Set exercise. Convert the rows below, from the line containing "At what distance from the viewer can" through the end of the rows, into a two-column CSV with the headers text and answer, one line per row. Put each row's text and its answer in their own quoted fields, replacing any line breaks with spaces.
* Start Task data *
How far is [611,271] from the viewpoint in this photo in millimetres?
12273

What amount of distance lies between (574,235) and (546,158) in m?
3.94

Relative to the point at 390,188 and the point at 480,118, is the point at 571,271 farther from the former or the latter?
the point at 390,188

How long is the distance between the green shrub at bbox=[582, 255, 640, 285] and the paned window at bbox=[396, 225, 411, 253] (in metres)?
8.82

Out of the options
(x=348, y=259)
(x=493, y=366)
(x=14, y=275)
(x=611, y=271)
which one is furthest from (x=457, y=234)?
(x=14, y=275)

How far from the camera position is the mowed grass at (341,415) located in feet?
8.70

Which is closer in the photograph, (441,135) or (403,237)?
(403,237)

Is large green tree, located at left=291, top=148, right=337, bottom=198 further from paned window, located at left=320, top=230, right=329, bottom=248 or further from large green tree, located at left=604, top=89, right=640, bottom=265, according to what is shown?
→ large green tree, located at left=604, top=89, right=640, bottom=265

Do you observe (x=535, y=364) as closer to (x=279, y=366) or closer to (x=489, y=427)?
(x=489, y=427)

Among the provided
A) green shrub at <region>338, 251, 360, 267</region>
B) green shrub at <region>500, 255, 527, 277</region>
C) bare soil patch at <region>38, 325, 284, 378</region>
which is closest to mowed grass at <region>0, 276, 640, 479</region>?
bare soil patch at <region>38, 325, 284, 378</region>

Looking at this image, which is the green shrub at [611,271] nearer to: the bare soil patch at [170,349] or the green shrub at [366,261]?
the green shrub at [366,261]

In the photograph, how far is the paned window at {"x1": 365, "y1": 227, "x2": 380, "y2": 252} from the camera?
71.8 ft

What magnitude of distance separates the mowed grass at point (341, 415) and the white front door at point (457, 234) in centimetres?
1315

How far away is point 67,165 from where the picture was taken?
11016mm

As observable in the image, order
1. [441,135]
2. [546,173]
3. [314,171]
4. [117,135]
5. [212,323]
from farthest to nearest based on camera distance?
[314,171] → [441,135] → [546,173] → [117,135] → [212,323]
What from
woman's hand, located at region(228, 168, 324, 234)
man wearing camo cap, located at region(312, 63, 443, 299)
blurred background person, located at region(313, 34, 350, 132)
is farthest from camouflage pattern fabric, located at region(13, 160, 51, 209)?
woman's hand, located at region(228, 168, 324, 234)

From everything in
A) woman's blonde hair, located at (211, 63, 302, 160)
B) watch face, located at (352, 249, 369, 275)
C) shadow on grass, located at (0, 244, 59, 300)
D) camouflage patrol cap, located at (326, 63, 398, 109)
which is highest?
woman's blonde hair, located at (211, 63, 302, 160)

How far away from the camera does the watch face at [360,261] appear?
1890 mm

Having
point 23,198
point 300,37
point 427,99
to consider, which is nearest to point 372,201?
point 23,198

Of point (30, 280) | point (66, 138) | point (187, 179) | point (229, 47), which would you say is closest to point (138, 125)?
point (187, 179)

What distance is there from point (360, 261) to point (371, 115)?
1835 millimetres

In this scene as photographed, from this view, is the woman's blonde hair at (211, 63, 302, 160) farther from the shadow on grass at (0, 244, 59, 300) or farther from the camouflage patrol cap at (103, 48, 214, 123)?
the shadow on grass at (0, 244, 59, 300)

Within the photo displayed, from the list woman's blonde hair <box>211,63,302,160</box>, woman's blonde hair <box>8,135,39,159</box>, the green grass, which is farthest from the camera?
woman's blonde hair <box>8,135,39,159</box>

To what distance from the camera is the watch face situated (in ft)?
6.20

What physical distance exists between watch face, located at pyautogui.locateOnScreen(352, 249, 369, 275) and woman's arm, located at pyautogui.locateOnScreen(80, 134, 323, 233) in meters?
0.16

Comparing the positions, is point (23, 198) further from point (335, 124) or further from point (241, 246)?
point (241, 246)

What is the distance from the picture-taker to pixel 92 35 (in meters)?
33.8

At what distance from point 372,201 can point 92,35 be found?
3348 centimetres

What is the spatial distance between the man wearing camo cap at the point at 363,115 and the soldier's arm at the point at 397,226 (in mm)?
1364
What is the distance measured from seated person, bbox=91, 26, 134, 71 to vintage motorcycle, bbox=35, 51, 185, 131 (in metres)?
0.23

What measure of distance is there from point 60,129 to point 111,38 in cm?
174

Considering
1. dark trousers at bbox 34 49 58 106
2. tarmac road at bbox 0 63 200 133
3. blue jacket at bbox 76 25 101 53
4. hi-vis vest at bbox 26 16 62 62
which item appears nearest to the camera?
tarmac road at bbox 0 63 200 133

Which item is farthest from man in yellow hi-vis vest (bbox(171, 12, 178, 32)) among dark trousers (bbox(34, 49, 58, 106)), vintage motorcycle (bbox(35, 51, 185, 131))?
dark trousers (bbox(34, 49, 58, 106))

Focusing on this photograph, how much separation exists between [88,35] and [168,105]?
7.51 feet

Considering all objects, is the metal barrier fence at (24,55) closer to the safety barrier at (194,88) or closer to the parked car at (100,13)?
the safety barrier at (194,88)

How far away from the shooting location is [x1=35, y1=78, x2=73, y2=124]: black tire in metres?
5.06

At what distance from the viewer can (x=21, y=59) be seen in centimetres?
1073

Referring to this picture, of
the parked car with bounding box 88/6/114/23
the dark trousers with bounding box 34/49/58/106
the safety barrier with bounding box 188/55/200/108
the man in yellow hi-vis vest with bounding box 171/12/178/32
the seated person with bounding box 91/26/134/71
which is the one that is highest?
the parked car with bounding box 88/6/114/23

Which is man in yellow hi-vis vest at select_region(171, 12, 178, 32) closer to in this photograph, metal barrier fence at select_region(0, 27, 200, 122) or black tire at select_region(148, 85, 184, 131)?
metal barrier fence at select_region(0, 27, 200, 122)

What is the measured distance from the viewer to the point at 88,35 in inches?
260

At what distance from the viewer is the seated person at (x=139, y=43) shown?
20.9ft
* End Task data *
Full output.
text,answer
"At what distance from the viewer can (x=21, y=59) be seen in centimetres?","1073"
"Referring to this picture, of the parked car with bounding box 88/6/114/23 the dark trousers with bounding box 34/49/58/106 the safety barrier with bounding box 188/55/200/108 the man in yellow hi-vis vest with bounding box 171/12/178/32 the seated person with bounding box 91/26/134/71 which is the one that is highest?","the parked car with bounding box 88/6/114/23"
"Which is man in yellow hi-vis vest at select_region(171, 12, 178, 32) closer to in this photograph, metal barrier fence at select_region(0, 27, 200, 122) or black tire at select_region(148, 85, 184, 131)?","metal barrier fence at select_region(0, 27, 200, 122)"
"What is the measured distance from the viewer to the point at 88,35 in inches?","260"
"At what distance from the viewer is the seated person at (x=139, y=43) shown?","20.9ft"